** BEGIN DATA ROWS **

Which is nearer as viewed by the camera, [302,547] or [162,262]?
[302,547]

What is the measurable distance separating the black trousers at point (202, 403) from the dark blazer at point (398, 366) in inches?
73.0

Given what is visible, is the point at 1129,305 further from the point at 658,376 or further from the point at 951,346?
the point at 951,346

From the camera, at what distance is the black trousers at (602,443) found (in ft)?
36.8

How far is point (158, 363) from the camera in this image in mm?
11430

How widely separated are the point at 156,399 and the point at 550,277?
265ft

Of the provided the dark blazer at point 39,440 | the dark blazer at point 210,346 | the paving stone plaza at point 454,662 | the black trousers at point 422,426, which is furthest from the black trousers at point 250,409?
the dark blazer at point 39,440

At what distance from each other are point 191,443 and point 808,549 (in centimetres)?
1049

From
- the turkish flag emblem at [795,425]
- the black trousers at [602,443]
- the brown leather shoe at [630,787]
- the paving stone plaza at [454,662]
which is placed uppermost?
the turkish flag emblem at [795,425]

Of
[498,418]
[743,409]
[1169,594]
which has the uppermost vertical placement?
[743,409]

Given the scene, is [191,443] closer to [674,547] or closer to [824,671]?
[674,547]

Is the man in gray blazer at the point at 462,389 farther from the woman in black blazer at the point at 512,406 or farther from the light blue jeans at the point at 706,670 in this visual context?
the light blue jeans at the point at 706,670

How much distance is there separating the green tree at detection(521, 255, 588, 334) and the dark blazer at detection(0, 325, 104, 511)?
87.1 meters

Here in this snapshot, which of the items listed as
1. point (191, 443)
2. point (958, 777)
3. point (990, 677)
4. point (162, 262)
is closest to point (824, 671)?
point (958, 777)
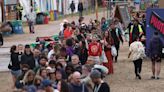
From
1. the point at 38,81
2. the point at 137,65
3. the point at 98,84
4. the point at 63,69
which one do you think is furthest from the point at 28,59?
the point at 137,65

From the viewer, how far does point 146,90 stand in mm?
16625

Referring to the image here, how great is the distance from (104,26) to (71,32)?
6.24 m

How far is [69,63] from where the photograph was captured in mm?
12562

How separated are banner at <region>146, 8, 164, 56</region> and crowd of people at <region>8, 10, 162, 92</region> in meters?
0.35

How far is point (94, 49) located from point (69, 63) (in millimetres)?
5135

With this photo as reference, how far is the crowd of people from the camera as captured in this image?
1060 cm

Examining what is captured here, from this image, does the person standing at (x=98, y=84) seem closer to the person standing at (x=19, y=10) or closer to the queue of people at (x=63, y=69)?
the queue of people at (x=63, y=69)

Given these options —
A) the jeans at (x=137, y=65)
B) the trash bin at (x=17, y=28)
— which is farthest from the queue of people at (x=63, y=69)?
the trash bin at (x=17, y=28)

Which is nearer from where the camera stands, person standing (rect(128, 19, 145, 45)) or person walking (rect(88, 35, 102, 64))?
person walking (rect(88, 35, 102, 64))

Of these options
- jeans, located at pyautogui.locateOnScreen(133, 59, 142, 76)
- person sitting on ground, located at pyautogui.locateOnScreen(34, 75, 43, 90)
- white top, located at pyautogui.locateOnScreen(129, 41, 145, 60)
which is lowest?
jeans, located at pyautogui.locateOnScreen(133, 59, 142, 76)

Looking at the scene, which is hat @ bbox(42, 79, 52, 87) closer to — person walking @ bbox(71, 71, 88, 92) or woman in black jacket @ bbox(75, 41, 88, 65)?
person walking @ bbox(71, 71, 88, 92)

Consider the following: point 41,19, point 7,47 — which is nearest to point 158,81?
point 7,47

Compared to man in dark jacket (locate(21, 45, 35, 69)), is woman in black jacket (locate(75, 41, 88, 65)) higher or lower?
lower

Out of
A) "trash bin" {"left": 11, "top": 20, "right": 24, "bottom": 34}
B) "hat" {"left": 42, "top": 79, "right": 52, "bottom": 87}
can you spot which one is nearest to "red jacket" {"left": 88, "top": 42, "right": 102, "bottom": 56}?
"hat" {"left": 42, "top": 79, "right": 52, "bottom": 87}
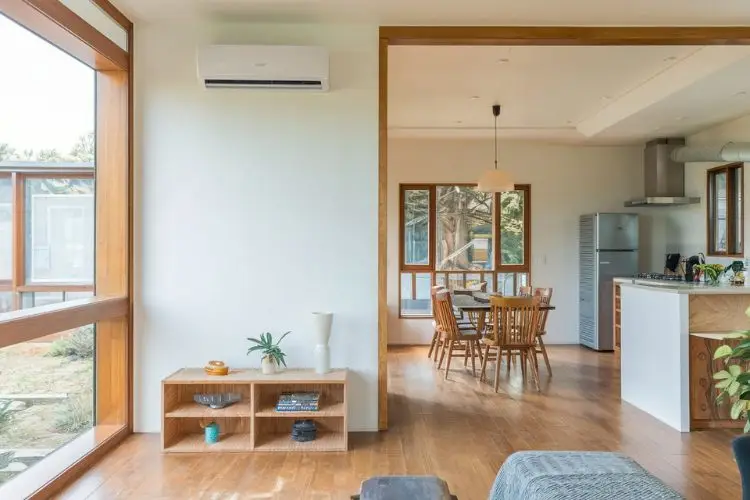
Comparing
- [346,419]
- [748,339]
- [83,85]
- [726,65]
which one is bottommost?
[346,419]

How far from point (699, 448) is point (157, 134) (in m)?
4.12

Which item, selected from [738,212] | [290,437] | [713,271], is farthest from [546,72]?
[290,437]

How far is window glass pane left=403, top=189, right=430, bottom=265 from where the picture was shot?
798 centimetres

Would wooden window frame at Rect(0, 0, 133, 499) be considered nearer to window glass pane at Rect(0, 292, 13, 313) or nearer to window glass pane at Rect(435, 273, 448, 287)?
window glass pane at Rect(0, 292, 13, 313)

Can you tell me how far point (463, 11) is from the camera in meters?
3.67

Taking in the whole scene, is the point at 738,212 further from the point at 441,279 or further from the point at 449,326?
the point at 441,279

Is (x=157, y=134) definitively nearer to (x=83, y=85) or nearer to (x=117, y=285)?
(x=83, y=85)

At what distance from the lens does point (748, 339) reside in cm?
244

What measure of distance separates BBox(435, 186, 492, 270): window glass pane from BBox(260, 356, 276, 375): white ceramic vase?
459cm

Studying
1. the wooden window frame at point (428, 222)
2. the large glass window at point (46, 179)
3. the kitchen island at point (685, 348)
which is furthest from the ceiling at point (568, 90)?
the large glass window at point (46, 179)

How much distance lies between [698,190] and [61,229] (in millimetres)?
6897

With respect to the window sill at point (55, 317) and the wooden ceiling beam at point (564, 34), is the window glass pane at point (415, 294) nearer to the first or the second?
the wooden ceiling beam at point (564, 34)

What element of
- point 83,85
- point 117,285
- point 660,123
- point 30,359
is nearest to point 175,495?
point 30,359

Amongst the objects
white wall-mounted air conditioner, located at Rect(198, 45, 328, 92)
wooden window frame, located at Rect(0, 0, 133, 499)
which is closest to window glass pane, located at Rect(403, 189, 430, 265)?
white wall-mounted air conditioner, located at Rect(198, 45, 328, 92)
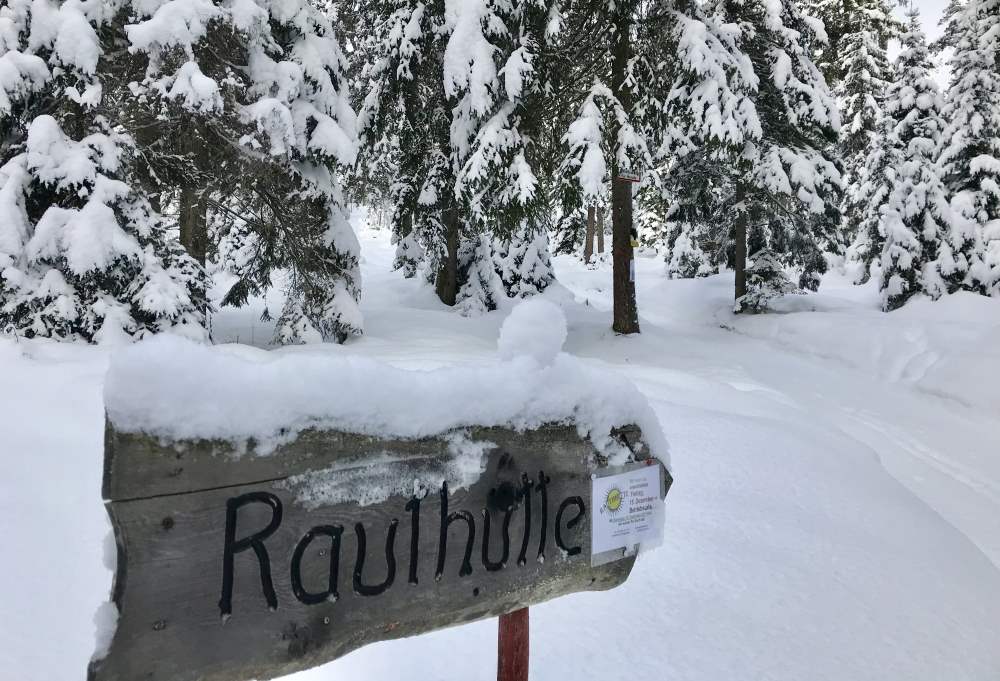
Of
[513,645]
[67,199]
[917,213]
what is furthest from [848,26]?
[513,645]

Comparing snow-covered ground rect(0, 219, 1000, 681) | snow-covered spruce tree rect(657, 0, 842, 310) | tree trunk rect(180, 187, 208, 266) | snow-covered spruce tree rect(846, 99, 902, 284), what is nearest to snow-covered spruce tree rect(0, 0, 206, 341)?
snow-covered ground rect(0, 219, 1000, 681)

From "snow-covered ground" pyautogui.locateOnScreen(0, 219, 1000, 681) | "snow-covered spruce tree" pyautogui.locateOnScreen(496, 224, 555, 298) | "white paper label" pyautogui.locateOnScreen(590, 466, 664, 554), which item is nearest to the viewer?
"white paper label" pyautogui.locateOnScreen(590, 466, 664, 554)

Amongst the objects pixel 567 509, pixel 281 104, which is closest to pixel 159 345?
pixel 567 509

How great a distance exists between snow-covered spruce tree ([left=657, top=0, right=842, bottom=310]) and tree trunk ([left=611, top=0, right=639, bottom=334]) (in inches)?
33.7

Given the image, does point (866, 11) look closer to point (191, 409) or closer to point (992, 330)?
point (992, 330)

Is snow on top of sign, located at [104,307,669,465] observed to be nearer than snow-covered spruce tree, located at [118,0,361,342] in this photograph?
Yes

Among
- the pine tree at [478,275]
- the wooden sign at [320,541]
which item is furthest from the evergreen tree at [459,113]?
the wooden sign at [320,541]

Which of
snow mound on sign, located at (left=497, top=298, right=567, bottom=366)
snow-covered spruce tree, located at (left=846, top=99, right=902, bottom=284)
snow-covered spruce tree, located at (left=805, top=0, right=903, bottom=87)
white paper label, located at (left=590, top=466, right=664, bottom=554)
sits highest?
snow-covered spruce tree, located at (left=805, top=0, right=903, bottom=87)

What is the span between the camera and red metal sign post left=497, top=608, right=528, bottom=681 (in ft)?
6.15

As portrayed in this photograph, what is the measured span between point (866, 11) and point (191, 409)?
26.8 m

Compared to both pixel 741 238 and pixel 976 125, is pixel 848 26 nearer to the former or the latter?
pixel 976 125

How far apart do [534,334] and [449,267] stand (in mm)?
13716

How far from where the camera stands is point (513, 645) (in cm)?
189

** END DATA ROWS **
** BEGIN DATA ROWS **

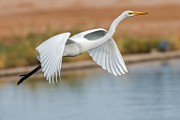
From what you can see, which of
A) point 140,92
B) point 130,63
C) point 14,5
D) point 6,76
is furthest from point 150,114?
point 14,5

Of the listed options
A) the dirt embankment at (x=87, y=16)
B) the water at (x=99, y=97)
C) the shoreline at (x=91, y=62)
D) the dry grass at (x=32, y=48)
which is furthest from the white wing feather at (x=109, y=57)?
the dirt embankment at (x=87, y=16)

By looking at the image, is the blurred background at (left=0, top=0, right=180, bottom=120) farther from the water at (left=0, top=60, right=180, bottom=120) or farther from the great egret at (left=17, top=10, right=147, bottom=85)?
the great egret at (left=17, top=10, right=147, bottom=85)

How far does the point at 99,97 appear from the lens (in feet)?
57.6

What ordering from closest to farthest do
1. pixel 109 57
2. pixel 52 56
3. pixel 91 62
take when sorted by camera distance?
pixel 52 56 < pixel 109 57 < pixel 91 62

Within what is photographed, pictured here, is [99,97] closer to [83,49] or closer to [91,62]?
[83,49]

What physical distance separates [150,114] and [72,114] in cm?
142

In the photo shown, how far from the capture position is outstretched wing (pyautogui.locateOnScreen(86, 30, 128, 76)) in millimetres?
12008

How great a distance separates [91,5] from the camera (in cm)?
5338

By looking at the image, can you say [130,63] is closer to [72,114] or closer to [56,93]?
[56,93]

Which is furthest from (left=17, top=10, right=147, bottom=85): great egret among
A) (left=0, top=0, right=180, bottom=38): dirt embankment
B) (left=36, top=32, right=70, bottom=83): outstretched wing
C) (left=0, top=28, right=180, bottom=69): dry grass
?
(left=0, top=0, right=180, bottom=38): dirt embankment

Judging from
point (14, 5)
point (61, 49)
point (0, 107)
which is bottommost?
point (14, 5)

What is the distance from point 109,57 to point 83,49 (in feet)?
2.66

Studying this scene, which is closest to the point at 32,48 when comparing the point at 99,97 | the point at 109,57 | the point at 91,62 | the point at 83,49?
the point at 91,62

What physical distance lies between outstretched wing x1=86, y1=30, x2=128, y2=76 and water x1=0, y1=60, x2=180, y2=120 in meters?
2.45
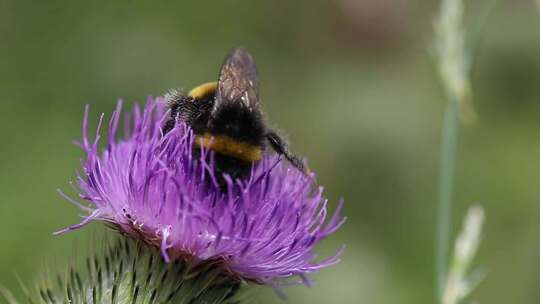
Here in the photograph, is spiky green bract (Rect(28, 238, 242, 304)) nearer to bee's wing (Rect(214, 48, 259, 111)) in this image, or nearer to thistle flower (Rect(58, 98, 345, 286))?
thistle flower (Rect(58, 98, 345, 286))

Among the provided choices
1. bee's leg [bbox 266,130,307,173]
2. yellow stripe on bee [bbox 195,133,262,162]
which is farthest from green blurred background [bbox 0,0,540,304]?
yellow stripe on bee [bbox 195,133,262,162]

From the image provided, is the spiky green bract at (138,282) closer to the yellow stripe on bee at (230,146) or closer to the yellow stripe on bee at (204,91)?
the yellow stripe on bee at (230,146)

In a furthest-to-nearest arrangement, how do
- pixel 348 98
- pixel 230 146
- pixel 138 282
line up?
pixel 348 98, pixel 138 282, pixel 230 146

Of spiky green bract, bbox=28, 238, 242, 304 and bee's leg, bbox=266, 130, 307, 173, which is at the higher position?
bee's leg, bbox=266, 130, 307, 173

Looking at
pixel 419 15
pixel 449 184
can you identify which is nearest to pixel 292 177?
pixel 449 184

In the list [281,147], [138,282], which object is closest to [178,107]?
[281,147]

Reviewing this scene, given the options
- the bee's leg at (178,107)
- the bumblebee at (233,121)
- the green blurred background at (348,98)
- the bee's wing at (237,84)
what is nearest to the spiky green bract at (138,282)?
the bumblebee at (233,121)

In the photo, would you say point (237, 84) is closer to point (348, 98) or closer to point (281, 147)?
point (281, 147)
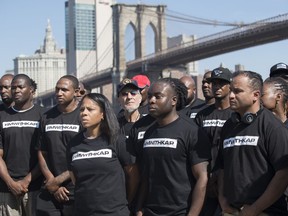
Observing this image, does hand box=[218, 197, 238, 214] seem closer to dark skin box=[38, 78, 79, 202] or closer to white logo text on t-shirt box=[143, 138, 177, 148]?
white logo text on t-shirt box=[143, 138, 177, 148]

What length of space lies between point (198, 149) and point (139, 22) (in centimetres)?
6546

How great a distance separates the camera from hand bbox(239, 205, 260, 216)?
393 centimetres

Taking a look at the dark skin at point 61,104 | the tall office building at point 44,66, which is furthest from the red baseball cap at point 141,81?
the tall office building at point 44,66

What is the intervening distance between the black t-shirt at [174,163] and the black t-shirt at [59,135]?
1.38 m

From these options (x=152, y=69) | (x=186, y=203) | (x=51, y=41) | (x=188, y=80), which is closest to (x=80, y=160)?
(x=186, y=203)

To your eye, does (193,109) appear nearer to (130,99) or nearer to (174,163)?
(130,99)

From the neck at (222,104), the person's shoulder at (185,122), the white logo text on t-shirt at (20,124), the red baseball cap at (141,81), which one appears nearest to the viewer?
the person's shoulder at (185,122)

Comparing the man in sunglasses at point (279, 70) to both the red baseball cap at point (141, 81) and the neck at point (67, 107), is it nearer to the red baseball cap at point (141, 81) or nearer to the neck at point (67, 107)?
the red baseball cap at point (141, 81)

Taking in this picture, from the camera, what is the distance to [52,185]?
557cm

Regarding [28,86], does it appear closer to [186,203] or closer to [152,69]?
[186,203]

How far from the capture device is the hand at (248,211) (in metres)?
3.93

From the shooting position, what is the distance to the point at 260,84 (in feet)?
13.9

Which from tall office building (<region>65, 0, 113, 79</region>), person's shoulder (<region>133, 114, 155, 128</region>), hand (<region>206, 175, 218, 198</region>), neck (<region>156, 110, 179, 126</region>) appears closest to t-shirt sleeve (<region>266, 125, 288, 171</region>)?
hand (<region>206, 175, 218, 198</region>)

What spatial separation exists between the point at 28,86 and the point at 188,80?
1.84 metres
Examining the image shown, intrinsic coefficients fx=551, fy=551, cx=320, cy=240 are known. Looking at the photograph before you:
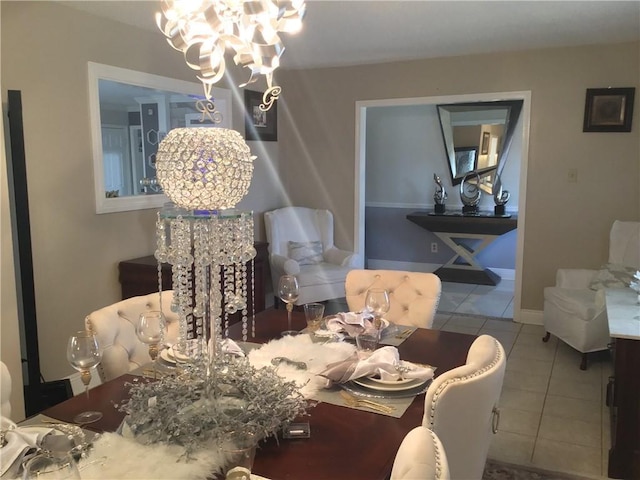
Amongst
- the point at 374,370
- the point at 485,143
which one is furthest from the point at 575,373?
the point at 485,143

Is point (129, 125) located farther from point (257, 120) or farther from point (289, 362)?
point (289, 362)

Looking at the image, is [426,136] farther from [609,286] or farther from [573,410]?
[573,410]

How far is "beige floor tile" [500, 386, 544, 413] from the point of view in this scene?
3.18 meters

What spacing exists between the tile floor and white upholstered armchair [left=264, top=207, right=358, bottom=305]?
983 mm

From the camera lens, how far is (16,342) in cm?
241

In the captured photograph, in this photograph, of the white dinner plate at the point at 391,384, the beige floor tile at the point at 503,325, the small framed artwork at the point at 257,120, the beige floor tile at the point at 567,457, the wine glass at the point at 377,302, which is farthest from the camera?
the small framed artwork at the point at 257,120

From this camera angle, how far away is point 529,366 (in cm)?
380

** END DATA ROWS **

OBJECTIVE:
Rewrite the entries starting at the line containing "From the image" and ending at the line containing "393 centimetres", switching "spiky green bract" to "prickly green bract" and keeping everything else unchanged. Leave the pictures out.

SOLUTION TO THE EXERCISE:
From the image provided, is the prickly green bract at (138,282) closer to the yellow stripe on bee at (230,146) or closer to the yellow stripe on bee at (204,91)?
the yellow stripe on bee at (230,146)

In a furthest-to-nearest arrangement, how do
- pixel 348 98
- pixel 230 146
- pixel 138 282
line up?
pixel 348 98, pixel 138 282, pixel 230 146

Of prickly green bract, bbox=28, 238, 242, 304 and bee's leg, bbox=266, 130, 307, 173, which is at the higher position?
bee's leg, bbox=266, 130, 307, 173

Looking at
pixel 419 15
pixel 449 184
can you identify which is nearest to pixel 292 177?
pixel 449 184

In the list [281,147], [138,282], which object is closest to [178,107]?
[281,147]

Reviewing this scene, given the options
- the bee's leg at (178,107)
- the bumblebee at (233,121)
- the green blurred background at (348,98)
- the bee's wing at (237,84)
what is nearest to the prickly green bract at (138,282)?
the bumblebee at (233,121)

In the photo, would you say point (237, 84) is closer to point (348, 98) or closer to point (281, 147)?
point (281, 147)
Observing this image, does hand box=[218, 197, 238, 214] seem closer to dark skin box=[38, 78, 79, 202] or closer to white logo text on t-shirt box=[143, 138, 177, 148]?
white logo text on t-shirt box=[143, 138, 177, 148]

What length of space lies between point (198, 149) and point (139, 22) (in centimetres)?
6546

How great a distance separates the camera from hand bbox(239, 205, 260, 216)?
393 centimetres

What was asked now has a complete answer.